**WHAT IS ASKED**
1. In the CZ 550 rifle text, which rifle is the CZ 550 American Safari said to have its roots in?
2. Summarize the CZ 550 rifle text in two sentences.
3. Continue the CZ 550 rifle text after its last sentence, on the Mauser 98 action.

**QUOTED TEXT**

The word safari is taken from the Kiswahili dialect of East Africa. It simply means ‘journey.’ It represents the challenge of shooting a big-bore rifle.
It also represents being in an environment where there are animals large enough to take your life with ease. The CZ 550 American Safari rifle is, in and of itself, a journey. It has its roots in the Czechoslovakian Brno ZKK 602 rifle, and has come a long way to get to the current inception.
That ZKK 602 is still revered among those who enjoy the big bore bolt-action rifles. The action is considered as rock-solid and reliable as a Mauser 98.
The action itself is very strong, making a perfect platform for the popular rimless safari cartridges: like the .375 Holland & Holland Belted Magnum, the .416 Rigby and Remington Magnum, and the .458 Winchester and .458 Lott. Today’s CZ 550 is a worthy descendant of the ZKK 602.
Because it is a true controlled round feed action, it has the same large magazine capacity as the 602, and offers the reliability needed for those who are among dangerous game on a daily basis.

Bolt Action Rifles

In the last century, bolt-action rifles become the consummate blend of reliability and affordability when it comes to dangerous game rifles. Yes, I am a fan of the double rifle and all of its baggage, including the logistic and romantic virtues.
However, if I need a rifle capable of handling the world’s game and I need it on a budget, the bolt rifle will get the nod every time. The Mauser 98 action, developed at the end of the 19th century, remains to this day a staple among bolt rifle designs.

**Stored items from a collection**
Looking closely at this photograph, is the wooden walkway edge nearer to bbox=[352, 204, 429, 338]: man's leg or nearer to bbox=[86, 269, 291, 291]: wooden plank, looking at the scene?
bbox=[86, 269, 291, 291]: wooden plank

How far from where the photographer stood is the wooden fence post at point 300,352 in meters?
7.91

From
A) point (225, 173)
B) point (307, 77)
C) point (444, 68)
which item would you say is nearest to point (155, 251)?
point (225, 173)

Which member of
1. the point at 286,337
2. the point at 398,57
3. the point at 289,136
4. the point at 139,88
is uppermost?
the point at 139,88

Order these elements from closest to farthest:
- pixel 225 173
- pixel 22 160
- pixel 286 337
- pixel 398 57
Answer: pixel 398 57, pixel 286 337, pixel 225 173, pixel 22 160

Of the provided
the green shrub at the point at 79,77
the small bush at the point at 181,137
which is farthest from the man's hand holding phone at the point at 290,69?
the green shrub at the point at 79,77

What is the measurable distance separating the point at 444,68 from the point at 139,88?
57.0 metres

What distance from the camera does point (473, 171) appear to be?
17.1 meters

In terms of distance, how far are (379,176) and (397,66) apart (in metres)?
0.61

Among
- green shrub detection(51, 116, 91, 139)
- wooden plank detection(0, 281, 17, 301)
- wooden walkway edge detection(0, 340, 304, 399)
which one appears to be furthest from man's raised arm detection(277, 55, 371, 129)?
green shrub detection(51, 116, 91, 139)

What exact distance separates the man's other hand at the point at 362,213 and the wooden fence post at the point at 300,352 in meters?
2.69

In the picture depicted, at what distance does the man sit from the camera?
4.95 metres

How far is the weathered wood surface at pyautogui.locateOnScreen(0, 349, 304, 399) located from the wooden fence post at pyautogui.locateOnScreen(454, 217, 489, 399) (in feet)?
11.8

**ANSWERS TO EACH TASK**
1. The Czechoslovakian Brno ZKK 602 rifle.

2. The CZ 550 American Safari rifle descends from the Czechoslovakian Brno ZKK 602, whose very strong action is considered as rock-solid and reliable as a Mauser 98 and suits the popular safari cartridges. As a true controlled round feed action, the CZ 550 keeps the 602's large magazine capacity and the reliability needed among dangerous game, reflecting how bolt-action rifles became the blend of reliability and affordability for such hunting.

3.
There’s a good reason for this. Its design is simple, strong, and fully functional at the worst of moments. Mauser 98 clones are still the basis for fine dangerous game rifles. And the CZ 550 action is a proud descendant of that honored German design.
The 550 is a controlled-round-feed action. This means the bolt face uses a claw to grasp the cartridge rim directly out of the magazine and will control that cartridge all the way into the chamber.
While having been debated for decades, this feature is usually a universal requirement among the Professional Hunters who use a bolt-action rifle.
I personally insist on it – though I know those who do not and have lives to tell the tale – for my own dangerous game guns, and the CZ 550 action is properly equipped with this feature, again a carryover from the Mauser 98 design. The 550 also uses a blade ejector, one of the strongest and most reliable designs on the market.
Those two features alone should warrant the choice of a CZ 550 as a safari gun, but there’s much more offered that adds to the list of benefits of this rifle.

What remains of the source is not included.